Faced with employers who are willing to impose increasingly precarious conditions on workers while raking in profit, does partnership help the workers’ movement rebuild its industrial base and fight back?
Ultimately, the ability of the working class to pursue its interests doesn’t come from appeals to the moral sensibilities of bosses or from making convincing arguments at the negotiating table. It comes from our power to disrupt the production of profit en masse, made more effective by coordinated industrial strategy.
In Sweden, Finland, Denmark and elsewhere, partnership has served to limit that class power by enforcing “peace obligations” which make strikes illegal in workplaces with recognition agreements. In the Netherlands, improvements for the most precarious workers have been won in spite of partnership, through cleaners’ militant campaigns for fair pay which upended standard Dutch approaches to workplace conflict.
While the Welsh bill doesn’t go as far as restricting strikes, it also doesn’t take effective steps to build workers’ power on the ground, offering no guarantees of union access to non-unionised workplaces and making no concrete effort to increase the chances of union recognition in the private sector.

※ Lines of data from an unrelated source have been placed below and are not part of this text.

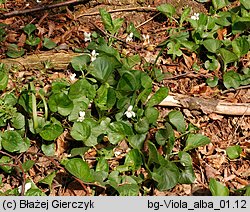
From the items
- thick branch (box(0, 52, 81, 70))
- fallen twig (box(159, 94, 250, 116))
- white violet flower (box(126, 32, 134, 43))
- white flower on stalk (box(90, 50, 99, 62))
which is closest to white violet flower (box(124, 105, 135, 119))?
fallen twig (box(159, 94, 250, 116))

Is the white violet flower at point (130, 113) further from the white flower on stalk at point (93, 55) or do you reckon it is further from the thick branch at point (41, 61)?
the thick branch at point (41, 61)

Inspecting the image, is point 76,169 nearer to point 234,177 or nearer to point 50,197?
→ point 50,197

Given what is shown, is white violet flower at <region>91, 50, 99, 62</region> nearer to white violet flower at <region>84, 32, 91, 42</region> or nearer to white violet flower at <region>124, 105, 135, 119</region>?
white violet flower at <region>84, 32, 91, 42</region>

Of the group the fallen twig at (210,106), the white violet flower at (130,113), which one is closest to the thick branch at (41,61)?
the white violet flower at (130,113)

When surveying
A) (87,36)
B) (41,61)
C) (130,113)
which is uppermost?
(87,36)

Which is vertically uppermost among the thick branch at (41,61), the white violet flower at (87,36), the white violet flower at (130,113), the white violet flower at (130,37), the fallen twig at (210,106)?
the white violet flower at (130,37)

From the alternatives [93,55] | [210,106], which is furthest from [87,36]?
[210,106]

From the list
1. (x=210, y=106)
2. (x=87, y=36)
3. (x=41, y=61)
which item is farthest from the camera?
(x=87, y=36)

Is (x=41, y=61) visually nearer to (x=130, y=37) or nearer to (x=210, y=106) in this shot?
(x=130, y=37)

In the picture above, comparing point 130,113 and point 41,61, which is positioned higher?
point 41,61

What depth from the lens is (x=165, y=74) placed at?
3.29 m

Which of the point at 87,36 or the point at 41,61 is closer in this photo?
the point at 41,61

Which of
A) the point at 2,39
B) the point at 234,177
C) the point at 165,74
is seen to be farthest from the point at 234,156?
the point at 2,39

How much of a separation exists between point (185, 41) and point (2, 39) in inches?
46.9
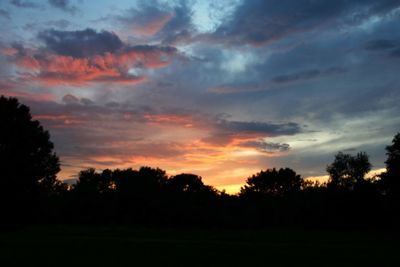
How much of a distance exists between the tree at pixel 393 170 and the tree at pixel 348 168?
3219 cm

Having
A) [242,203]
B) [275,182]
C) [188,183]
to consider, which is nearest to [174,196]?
[242,203]

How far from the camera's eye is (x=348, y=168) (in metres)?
116

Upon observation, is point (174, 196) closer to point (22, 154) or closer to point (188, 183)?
point (188, 183)

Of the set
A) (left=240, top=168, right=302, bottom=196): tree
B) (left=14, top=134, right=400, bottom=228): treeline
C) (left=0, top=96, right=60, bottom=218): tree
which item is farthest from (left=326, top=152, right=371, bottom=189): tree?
(left=0, top=96, right=60, bottom=218): tree

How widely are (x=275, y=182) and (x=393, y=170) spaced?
7125 centimetres

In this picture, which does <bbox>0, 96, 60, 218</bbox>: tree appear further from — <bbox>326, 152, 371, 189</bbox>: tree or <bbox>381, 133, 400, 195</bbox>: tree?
<bbox>326, 152, 371, 189</bbox>: tree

Perhaps more worrying however is the potential of the bill to allow non-union bodies to claim to represent workers. Subsection 16.1 states that public bodies with no recognised union can, instead, consult with “other representatives of its staff” when setting priorities. This reads as opening the door to “yellow unionism”, where staff forums which are run by employers play the part of unions while parroting the bosses’ lines.
When conditions call for a strategy of organising and leverage without shortcuts, partnership does nothing to support that, and even risks undermining any such efforts.

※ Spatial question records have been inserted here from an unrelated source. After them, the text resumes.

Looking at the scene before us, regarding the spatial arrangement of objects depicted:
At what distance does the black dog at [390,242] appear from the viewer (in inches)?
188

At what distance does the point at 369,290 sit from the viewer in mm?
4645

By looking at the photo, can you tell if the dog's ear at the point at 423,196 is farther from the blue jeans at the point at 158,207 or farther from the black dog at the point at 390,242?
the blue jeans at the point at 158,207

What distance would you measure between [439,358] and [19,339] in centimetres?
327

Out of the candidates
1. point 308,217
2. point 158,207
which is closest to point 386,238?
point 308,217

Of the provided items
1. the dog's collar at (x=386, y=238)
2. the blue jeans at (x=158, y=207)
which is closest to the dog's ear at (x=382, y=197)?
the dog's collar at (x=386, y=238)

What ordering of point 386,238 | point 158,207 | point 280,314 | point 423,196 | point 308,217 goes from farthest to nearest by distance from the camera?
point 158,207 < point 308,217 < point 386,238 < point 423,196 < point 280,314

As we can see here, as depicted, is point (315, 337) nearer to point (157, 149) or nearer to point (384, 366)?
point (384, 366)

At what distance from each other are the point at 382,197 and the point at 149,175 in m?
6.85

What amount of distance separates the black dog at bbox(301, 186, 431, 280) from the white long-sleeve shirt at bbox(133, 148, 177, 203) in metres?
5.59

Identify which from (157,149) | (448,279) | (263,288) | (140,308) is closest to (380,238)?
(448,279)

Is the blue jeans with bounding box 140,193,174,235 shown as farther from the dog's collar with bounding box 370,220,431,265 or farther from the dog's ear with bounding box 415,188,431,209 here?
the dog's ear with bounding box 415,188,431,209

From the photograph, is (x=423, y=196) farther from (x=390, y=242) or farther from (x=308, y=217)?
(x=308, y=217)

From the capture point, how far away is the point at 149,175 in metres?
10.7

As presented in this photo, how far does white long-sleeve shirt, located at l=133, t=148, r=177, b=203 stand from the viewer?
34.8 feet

Concessions not compromise
Despite the pitfalls outlined above, there is a risk of overstating the significance of partnership in Wales. The Welsh bill is weak compared to many of its European equivalents. It emerges from conditions of government risk-aversion and profound union decline, and it could ultimately have little effect on efforts at union renewal.

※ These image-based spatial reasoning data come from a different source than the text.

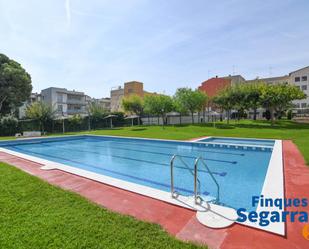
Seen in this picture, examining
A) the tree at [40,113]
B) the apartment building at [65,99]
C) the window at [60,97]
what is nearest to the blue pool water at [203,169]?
the tree at [40,113]

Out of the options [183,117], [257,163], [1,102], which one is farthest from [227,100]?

The TUC also does not dictate the strategy of the labour movement – Unite, for example, is leading the way with a renewed approach in England, turning to workplace organising and increasingly standing up to the Labour Party under the leadership of Sharon Graham. Independent unions continue to build workers’ confidence in the most difficult conditions, despite efforts to undermine them. And some Welsh unions remain willing to challenge the ongoing imposition of real-terms pay cuts by the Welsh Government.
It is nonetheless frustrating that, when the need for an ambitious and aggressive industrial strategy is most urgent, our movement’s resources risk being taken up on class compromise rather than confrontation. The cost of living crisis is a nightmare on our doorstep, but it is equally an opportunity to win substantial concessions from the employing class if workers respond to it with action.
After failing to fend off decades of attack, the workers’ movement looks potentially ready to meet employers’ aggression in kind. Our task is to get our unions to do that as effectively as possible.
*Morgan Rhys Powell is a PhD student and UCU activist, researching workers’ organising in the non-unionised private sector.